Görev hedefi A - Metne göre Şükran Çalışkan annesini kaç yaşındayken kaybetti?

Metin alıntısı -
"Üstad bana elleriyle yemek yedirdi"

molla_zehra

Well-known member
Risale-i Nur hizmetinde büyük emekleri olan Çalışkanlar ile Bediüzzaman her zaman özel olarak ilgilenmişti. O hanedanın mensuplarından Abdullah Çalışkan’ın kızı Şükran Çalışkan küçük bir kız çocuğuyken annesini ve ablasını kaybedince, Üstad küçük Şükran’ı teselli için evinde ağırlamış, kendi elleriyle yemek yedirmişti. Yıllar sonra Şükran Hanım babasını da kaybedince, “Şükran üzülmesin, o bana babasının emanetidir, ben ona bakmakla mükellefim” demişti.

Şükran Çalışkan, 1944 yılında Emirdağ’a sürgün edilen Üstad Bediüzzaman’a sahip çıkan Çalışkanlar Hanedanından Abdullah Çalışkan’ın küçük kızı. Yedi yaşında iken annesini, iki sene sonra da ablasını kaybeder. Babası Abdullah, küçük Şükran’ın ağıtını bir türlü dindiremez. Sonunda kızını teselli çaresini, bir sokak ötede bulunan Üstad Bediüzzaman’a göndermekte bulur. Yıllar sonra Merhum İhsan Çalışkan’ın eşi olan Şükran Hanımı Eskişehir’deki evinde ziyaret edip, tatlı hatıralarını dinledik.

“Hiç kimseye benzemiyordu”
Şükran Hanım’ı ziyaret ettiğimizde ilk önce Üstad’ı nasıl tanıdığını sorduk. Şükran Hanım bir anda daldı ve yaklaşık altmış yıl öncenin hatıralarını adeta tekrar yaşıyormuş gibi bize aktarmaya başladı:
“Annem vefat etmişti. Annemden iki sene sonra da ablam vefat etti. Ben yedi yaşındaydım. Üstad 45 yaşındaydı. Vefat eden ablam da Üstad’ı çok severdi. Bir gün geldi, ‘Baba bugün bir hoca gördüm’ dedi. ‘Baba, hiç kimseye benzemiyordu. Üzerinde cübbe vardı, başında sarığı vardı. Ama diğer hocalarınkine benzemiyordu. Çok nurlu idi. Sırtında seccadesi, elinde şemsiyesi vardı. Hamınlar dikkatli baktığında şemsiyeyi indiriyordu. Ben gidip önünü kesecek oldum, ayıbıma geldi.’ Babam, ‘Aferin kızım, büyük zatların önü kesilmez!’ dedi.

Veri seti alıntıları -
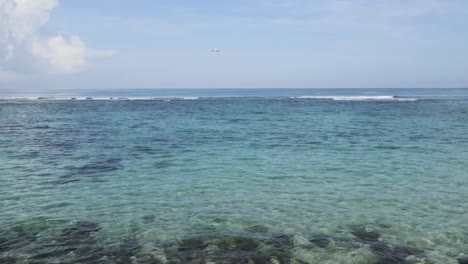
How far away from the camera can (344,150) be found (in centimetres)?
2731

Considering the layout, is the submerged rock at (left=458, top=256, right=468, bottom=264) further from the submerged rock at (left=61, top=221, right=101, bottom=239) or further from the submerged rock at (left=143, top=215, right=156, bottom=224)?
the submerged rock at (left=61, top=221, right=101, bottom=239)

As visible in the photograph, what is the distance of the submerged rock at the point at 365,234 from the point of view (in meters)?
11.9

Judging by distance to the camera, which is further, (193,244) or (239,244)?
(193,244)

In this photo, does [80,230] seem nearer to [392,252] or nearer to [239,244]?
[239,244]

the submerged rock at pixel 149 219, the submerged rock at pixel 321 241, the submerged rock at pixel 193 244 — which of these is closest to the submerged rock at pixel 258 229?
the submerged rock at pixel 321 241

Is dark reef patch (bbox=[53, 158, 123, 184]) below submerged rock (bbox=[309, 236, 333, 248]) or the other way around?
the other way around

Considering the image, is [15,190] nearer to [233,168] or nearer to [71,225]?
[71,225]

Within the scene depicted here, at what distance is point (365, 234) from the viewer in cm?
1225

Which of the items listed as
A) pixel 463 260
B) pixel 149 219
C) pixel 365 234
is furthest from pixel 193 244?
pixel 463 260

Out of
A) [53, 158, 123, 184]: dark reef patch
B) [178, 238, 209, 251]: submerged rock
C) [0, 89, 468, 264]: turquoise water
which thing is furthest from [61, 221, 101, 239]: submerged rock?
[53, 158, 123, 184]: dark reef patch

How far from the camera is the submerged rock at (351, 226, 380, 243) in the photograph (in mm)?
11859

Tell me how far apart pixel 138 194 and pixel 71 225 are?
151 inches

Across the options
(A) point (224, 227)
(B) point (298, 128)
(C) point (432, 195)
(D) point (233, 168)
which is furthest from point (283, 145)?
(A) point (224, 227)

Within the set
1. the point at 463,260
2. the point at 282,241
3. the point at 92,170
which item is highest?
the point at 92,170
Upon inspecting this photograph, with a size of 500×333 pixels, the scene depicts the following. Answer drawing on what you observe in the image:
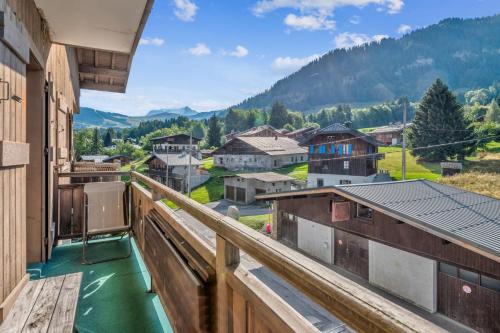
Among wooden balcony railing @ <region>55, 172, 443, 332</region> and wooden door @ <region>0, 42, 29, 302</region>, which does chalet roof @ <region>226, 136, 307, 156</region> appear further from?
wooden balcony railing @ <region>55, 172, 443, 332</region>

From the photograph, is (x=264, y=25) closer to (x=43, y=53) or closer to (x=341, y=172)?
(x=341, y=172)

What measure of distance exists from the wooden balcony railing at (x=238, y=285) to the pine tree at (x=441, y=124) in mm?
32598

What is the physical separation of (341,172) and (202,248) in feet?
76.5

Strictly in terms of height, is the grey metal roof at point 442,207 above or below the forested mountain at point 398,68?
below

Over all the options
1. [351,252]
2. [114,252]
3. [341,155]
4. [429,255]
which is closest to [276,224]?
[351,252]

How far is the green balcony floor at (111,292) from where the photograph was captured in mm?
2109

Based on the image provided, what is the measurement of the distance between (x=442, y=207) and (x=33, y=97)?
9544 mm

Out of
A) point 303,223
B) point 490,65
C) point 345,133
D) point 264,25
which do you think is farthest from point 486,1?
point 303,223

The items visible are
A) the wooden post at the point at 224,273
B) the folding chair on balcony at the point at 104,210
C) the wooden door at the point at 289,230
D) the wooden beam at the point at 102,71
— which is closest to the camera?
the wooden post at the point at 224,273

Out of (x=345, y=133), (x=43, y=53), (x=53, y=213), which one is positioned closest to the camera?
(x=43, y=53)

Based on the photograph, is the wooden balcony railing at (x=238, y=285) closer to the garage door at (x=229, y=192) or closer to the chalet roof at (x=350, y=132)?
the chalet roof at (x=350, y=132)

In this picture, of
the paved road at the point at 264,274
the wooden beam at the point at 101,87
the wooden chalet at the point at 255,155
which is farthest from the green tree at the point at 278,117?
the paved road at the point at 264,274

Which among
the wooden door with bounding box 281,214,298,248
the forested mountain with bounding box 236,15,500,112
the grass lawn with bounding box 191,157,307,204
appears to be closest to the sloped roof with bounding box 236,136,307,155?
the grass lawn with bounding box 191,157,307,204

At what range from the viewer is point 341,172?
76.9 ft
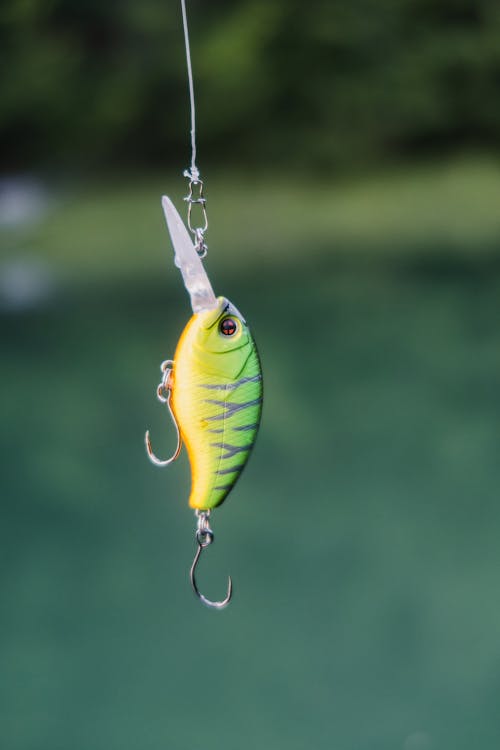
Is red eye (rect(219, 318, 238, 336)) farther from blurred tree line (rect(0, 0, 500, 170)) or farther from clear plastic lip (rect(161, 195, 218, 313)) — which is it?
blurred tree line (rect(0, 0, 500, 170))

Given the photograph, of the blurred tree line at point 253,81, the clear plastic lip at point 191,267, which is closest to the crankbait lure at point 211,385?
the clear plastic lip at point 191,267

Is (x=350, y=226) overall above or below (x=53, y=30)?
below

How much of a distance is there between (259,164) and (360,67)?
22.9 inches

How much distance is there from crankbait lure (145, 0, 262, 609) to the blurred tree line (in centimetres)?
333

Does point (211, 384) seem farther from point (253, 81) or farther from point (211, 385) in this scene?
point (253, 81)

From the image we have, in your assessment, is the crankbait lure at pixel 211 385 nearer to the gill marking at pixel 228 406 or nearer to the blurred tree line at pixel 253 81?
the gill marking at pixel 228 406

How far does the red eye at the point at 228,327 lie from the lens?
76cm

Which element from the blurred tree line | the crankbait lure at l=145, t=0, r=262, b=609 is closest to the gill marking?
the crankbait lure at l=145, t=0, r=262, b=609

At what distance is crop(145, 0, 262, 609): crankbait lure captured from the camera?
758 mm

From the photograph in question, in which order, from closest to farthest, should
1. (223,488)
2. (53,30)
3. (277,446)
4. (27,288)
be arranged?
1. (223,488)
2. (277,446)
3. (27,288)
4. (53,30)

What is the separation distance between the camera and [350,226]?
3852mm

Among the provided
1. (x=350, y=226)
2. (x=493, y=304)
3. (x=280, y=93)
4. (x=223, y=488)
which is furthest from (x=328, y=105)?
(x=223, y=488)

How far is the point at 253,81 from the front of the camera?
162 inches

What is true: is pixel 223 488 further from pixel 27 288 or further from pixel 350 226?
pixel 350 226
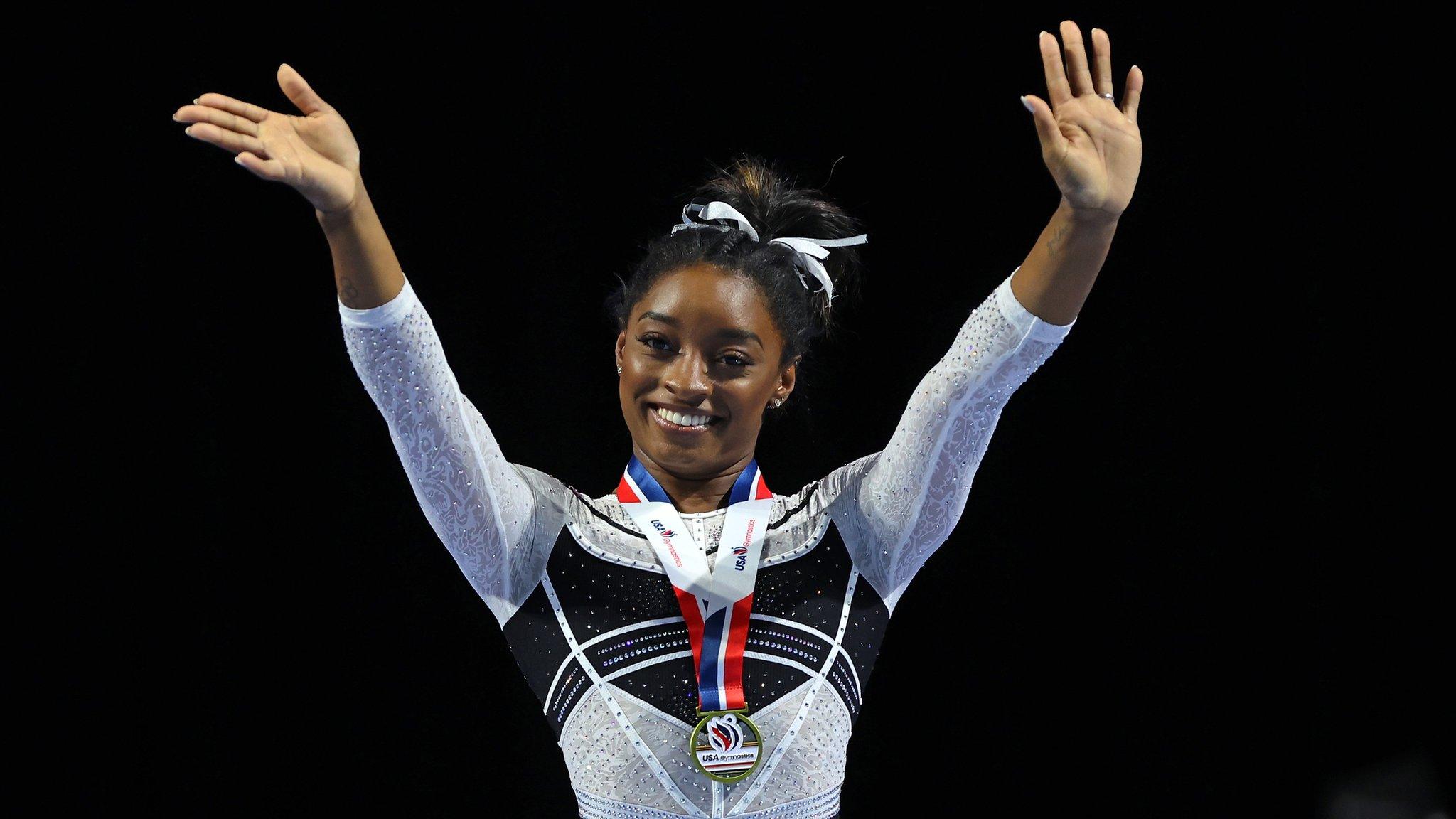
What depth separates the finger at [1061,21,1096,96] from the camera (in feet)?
5.09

Görev hedefi B - Girdilerde "Among the provided" ifadesini içeren satırdan başlayıp girdilerin sonuna kadar uzanan satırları, bu ilk satır da dahil, aynen yazdır. Resimleri cevaba koyma.

Beklenen cevap A - Yedi yaşındayken.

Beklenen cevap B -
Among the provided
1. (x=350, y=226)
2. (x=493, y=304)
3. (x=280, y=93)
4. (x=223, y=488)
which is furthest from (x=328, y=105)?
(x=223, y=488)

How far is the point at 253,81 from the front of the camera?
162 inches

What is true: is pixel 223 488 further from pixel 27 288 or further from pixel 350 226?
pixel 350 226
What depth separates the finger at [1061,21,1096,96] from the camera (in feet)?
5.09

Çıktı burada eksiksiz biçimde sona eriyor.